China, which is not a party to the treaty, expressed "deep regret" over the U.S. move, calling it a "display of the United States' entrenched Cold War mentality."
"As noted, we may be willing to reconsider this decision if Russia demonstrates a return to full compliance with this confidence-building Treaty, but without such a change of course from the Kremlin, our path will lead to withdrawal in six months' time," Pompeo said.
However, Russia has repeatedly refuted U.S. accusations on breaching the treaty. The Russian Foreign Ministry said that Moscow would work with the United States only on a mutual basis and would not accept any ultimatums.
Russian Deputy Foreign Minister Sergei Ryabkov warned on Saturday that the problem is "the United States systematically quits international arms control agreements and destroys the entire architecture in this area."
"We do not rule out any options for ourselves," he said. "We will make it abundantly clear to our colleagues on Monday (at the online conference) so that they have no illusions."
"If our counterparts are interested in preserving the treaty, they should make every effort to ensure its viability, in particular, work with the United States on the inadmissibility of further destructive steps by Washington," Ryabkov stressed.
Chance 3: More surprises?
Once asked after the announcement if he could explain why the government would exit the treaty, Trump's characteristically incoherent response was, "Russia didn't adhere to the treaty, and anyway, when we pull out, Russia will want to make a new deal with us," without explaining how or even why it's necessary.
Though the president's remarks gave no clear clues of his further plan, the clear point is that the chances of collapse or not are very hard to estimate.

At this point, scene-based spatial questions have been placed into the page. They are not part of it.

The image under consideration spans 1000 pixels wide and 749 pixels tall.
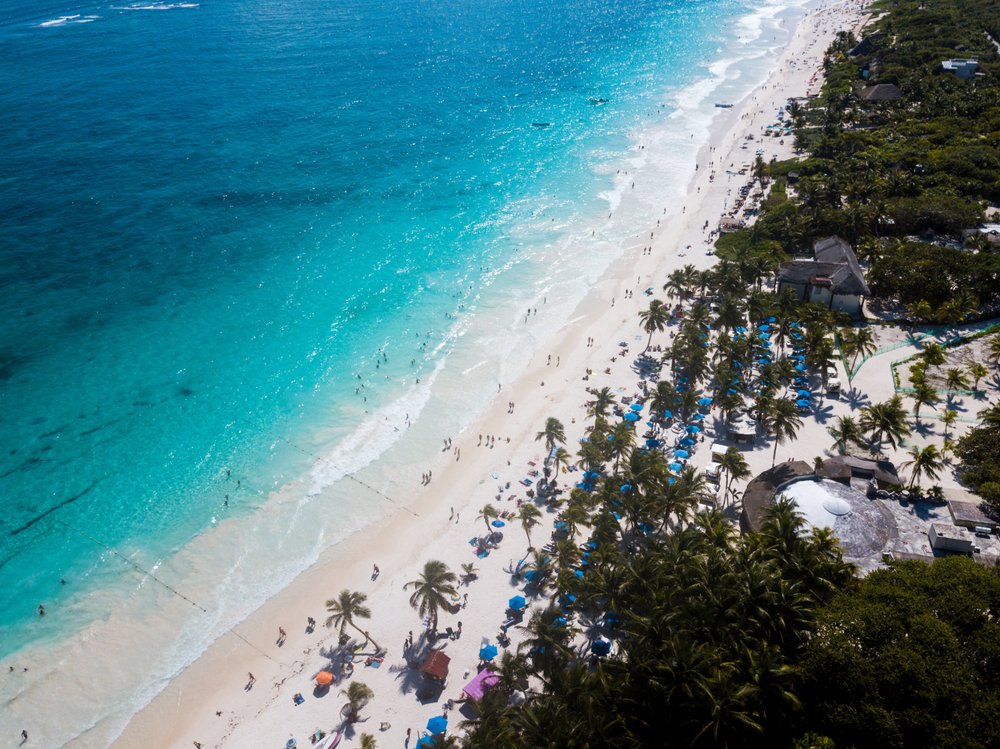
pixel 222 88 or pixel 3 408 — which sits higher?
pixel 222 88

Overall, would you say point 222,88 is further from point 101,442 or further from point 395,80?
point 101,442

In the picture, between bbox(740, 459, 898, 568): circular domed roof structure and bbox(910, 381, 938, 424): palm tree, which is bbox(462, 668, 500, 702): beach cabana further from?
bbox(910, 381, 938, 424): palm tree

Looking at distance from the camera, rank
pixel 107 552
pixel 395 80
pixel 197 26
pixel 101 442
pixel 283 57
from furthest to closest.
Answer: pixel 197 26 → pixel 283 57 → pixel 395 80 → pixel 101 442 → pixel 107 552

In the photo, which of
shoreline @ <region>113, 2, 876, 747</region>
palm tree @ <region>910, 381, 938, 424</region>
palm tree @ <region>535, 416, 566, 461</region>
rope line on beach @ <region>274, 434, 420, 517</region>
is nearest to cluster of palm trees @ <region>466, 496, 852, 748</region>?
shoreline @ <region>113, 2, 876, 747</region>

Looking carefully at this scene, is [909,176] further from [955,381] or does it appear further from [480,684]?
[480,684]

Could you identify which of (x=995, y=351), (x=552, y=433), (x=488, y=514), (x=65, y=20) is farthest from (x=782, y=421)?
(x=65, y=20)

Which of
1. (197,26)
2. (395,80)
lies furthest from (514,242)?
(197,26)

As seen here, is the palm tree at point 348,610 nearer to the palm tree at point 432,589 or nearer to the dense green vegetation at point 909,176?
the palm tree at point 432,589
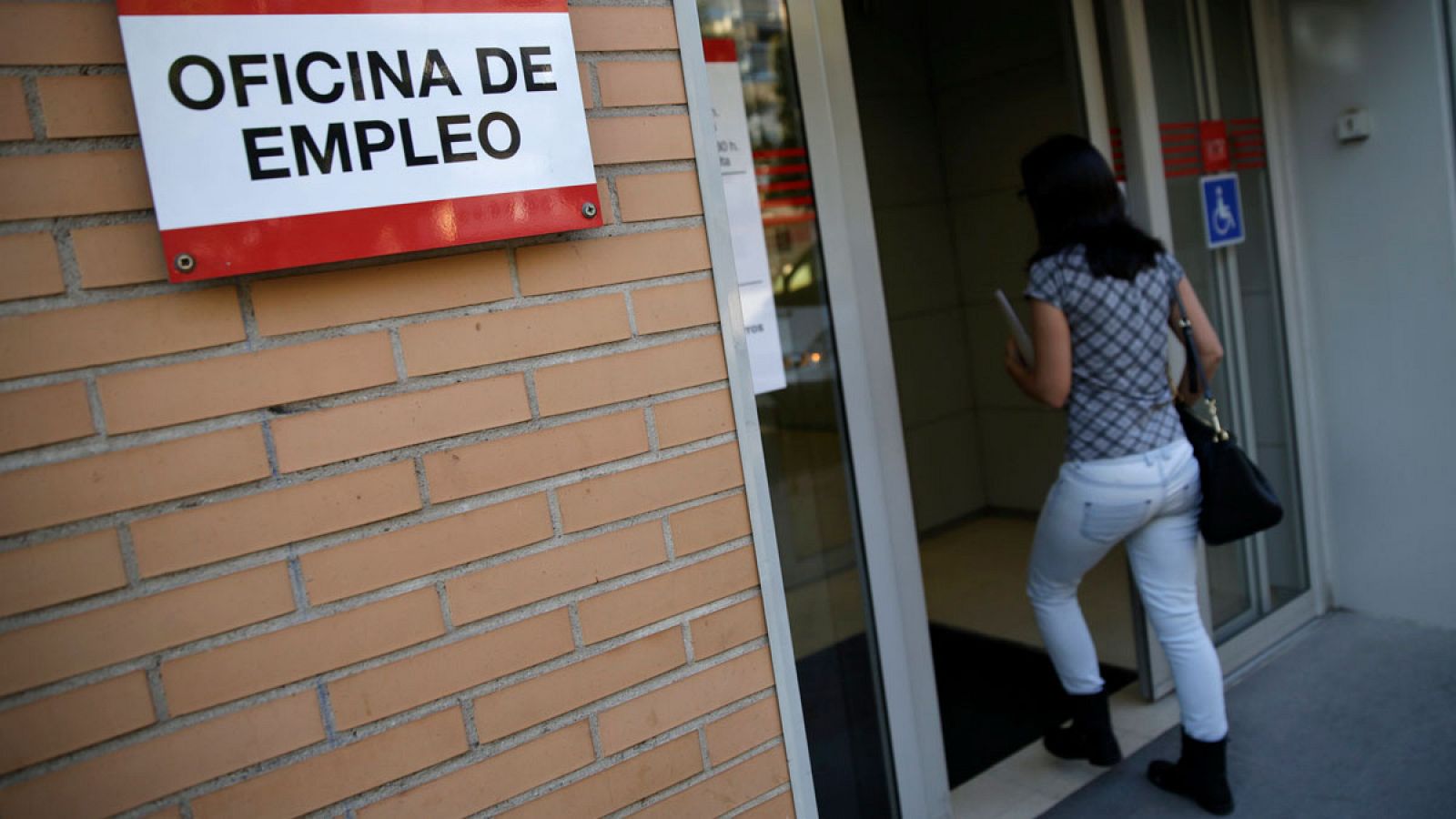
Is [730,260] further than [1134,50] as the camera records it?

"Any forecast is based on some predictable trends, whereas the politics of the Trump administration are unpredictable," said Aleksey Arbatov, head of the Center for International Security of the Institute of World Economy and International Relations.
The U.S.' withdrawal without trying to make any compromises is another example of the Trump administration's political sentiment and ideology, said the expert.